30 juin 2014

La défaite de Cameron



Platier, 30 juin.

La désignation à la majorité de Jean-Claude Juncker comme président de la Commission marque une étape inattendue en direction d’une Europe plus politique et plus démocratique. Inattendue car je n’osais espérer que vingt-six chefs de gouvernement eussent assez de détermination pour imposer une nomination vigoureusement contestée par David Cameron. Faut-il que les Anglais aient lassé leurs partenaires par leur obstruction systématique et la caricature que leurs politiciens et leurs journalistes donnent d’une Union qu’ils ne comprennent pas et dont ils ne partagent pas les finalités. Il existe toutefois une chance d’accord sur un programme qui viserait à donner une priorité aux affaires importantes au détriment de règlementations tatillonnes inspirées par le principe de précaution. Cameron pourrait s’en attribuer le mérite et justifier ainsi un vote positif au référendum annoncé.
En désignant Juncker, les gouvernements ont annoncé leur intention de revoir la procédure de désignation du Président de la Commission. Il serait bon que le Mouvement européen engage un grand débat sur ce thème afin que soient pesés les mérites de l’élection par le Parlement ou de l’élection populaire directe, naguère proposée par la CDU allemande et qui pourrait être précédée de primaires. Transparence et clarté devraient caractériser la formule retenue. Il s’agit de rien moins que de jeter les bases d’un peuple européen encore en devenir.

                   

20 juin 2014

La question des compétences




               Paris, 20 juin

L’opinion s’est répandue, y compris dans les milieux europhiles, qu’il convenait de limiter les intrusions de l’Europe dans de trop nombreux domaines. Il est vrai que les administrations nationales, notamment la nôtre, font une interprétation excessive des directives européennes, comme on l’a vu à propos de la hauteur des échelles pour la cueillette des fruits. Le Premier ministre anglais Cameron prend appui sur ce courant d’opinion pour demander un rapatriement de nombreuses compétences. Tel qu’il est conduit dans le climat d’euroscepticisme qui domine aujourd’hui, ce débat occulte la nécessité inverse d’une intervention accrue de l’UE dans les multiples domaines où, faute de mécanismes de décision appropriés, elle est incapable de répondre aux exigences de l’intérêt général ou aux attentes des citoyens. Trois exemples : l’énergie, l’immigration, la fiscalité.
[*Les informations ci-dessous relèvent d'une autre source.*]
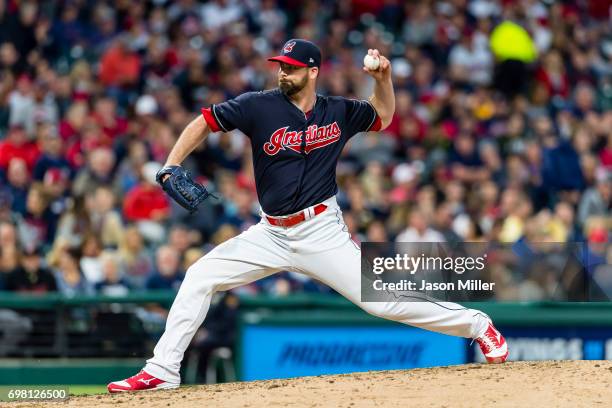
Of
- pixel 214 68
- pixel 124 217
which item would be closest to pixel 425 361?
pixel 124 217

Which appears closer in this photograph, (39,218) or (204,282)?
(204,282)

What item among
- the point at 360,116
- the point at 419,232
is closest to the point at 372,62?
the point at 360,116

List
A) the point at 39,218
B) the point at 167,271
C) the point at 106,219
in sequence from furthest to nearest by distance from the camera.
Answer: the point at 39,218, the point at 106,219, the point at 167,271

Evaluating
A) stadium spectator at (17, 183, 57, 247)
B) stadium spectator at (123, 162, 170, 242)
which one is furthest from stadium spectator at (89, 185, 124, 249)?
stadium spectator at (17, 183, 57, 247)

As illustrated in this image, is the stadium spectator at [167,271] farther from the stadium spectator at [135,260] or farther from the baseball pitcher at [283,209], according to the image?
the baseball pitcher at [283,209]

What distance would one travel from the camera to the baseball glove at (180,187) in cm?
679

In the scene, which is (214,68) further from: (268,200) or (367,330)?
(268,200)

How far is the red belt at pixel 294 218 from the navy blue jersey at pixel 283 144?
0.09ft

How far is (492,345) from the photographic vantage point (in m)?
7.28

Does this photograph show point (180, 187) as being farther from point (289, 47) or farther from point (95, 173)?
point (95, 173)

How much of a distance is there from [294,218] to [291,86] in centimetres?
70

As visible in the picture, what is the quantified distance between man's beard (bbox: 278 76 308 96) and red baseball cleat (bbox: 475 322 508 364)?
1693 millimetres

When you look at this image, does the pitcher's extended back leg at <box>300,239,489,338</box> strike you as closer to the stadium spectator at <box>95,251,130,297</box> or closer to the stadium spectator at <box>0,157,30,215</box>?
the stadium spectator at <box>95,251,130,297</box>

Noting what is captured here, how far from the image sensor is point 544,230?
11.9m
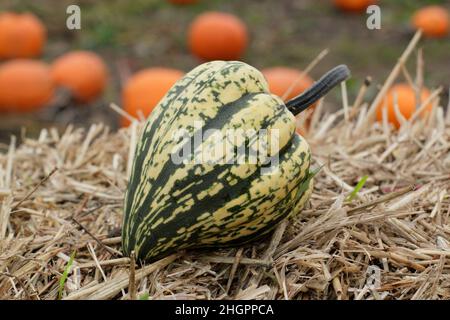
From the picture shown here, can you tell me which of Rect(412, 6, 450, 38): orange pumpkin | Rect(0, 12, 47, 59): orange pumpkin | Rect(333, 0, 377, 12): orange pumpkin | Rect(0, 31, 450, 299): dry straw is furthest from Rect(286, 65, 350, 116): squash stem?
Rect(333, 0, 377, 12): orange pumpkin

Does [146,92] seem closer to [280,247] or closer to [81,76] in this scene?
[81,76]

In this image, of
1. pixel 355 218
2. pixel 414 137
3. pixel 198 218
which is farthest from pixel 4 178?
pixel 414 137

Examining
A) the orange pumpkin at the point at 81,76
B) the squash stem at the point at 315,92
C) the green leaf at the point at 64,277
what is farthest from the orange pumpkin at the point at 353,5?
the green leaf at the point at 64,277

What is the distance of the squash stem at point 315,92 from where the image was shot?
7.97 feet

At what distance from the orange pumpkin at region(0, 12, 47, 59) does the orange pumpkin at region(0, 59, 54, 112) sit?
0.99 m

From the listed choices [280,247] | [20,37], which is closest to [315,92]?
[280,247]

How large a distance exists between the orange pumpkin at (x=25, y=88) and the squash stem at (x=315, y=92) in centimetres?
395

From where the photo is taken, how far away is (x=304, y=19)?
8.26m

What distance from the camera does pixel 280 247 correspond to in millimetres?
2307

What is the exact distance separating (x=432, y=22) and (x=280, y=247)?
592cm

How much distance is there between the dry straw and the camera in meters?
2.17

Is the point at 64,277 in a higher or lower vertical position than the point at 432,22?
lower

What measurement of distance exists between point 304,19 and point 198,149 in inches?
252
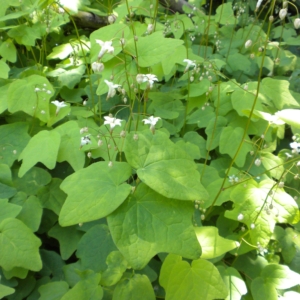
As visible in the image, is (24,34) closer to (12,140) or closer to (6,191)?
(12,140)

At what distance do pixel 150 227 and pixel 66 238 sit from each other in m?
0.60

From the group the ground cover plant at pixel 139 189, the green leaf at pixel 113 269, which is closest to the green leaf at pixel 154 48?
the ground cover plant at pixel 139 189

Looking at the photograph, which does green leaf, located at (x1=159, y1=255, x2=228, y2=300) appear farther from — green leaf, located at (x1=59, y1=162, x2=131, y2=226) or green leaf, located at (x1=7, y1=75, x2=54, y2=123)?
green leaf, located at (x1=7, y1=75, x2=54, y2=123)

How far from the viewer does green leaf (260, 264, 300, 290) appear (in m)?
1.34

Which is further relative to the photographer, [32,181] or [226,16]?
[226,16]

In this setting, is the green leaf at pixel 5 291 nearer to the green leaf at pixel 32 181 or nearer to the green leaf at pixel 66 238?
the green leaf at pixel 66 238

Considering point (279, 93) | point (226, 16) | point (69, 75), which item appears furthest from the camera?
point (226, 16)

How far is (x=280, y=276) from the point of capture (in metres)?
1.37

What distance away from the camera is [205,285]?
3.84 ft

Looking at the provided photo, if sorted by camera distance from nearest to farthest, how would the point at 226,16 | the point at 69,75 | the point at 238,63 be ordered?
the point at 69,75 < the point at 238,63 < the point at 226,16

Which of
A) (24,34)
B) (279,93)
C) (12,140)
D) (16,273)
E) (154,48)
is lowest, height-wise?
(16,273)

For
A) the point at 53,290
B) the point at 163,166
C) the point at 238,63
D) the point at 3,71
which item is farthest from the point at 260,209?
the point at 3,71

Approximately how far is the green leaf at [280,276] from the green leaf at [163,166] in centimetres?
57

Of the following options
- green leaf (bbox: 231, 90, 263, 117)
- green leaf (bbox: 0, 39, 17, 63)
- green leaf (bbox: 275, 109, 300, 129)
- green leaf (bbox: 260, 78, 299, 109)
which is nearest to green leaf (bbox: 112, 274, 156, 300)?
green leaf (bbox: 275, 109, 300, 129)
Qu’attend l’UE pour créer une centrale d’achat de gaz que proposent les Polonais ? Doit-on laisser l’Italie seule face aux vagues de réfugiés promis à la noyade en Méditerranée ? Combien de temps devrons-nous supporter le dumping fiscal de pays qui, comme l’Irlande ont bénéficié de la solidarité européenne ?   Dans bien des domaines, le rapatriement des compétences au niveau national aurait pour effet d’éliminer toute une architecture de protection des travailleurs, des consommateurs et de l’environnement qui sont parfois irritantes mais qui fondent la qualité de vie de notre continent.

12 juin 2014

Les Anglais doivent rester




Paris, 12 juin

Ce rappel à la raison d’Arnaud Leparmentier dans le Monde du 12 juin passe mal auprès de ceux qui, comme Michel Rocard, sont prêts à dire chiche à Cameron. Il est vrai que tous les torts qui ont conduit à l’état présent de l’UE ne sont pas imputables à Londres. Mais ce qui est spécifique de l’Angleterre, c’est une hostilité profonde au concept d’une entité politique européenne, l’acharnement à écarter toute forte personnalité de la Commission, hier Dehaene puis Verofstadt, aujourd’hui Juncker, l’absence de tout effort pour développer un sentiment d’appartenance à l’Union et riposter aux campagnes haineuses de désinformation de la presse de caniveau. Aussi bien, avant toute renégociation des termes de l’adhésion, l’Union devrait exiger de Cameron une déclaration de bonne volonté par laquelle le Royaume-Uni s’engagerait se comporter en partenaire loyal. Hors de l’UE, la Grande-Bretagne deviendrait en effet la Petite-Bretagne, mais l’Union n’en serait pas renforcée pour autant.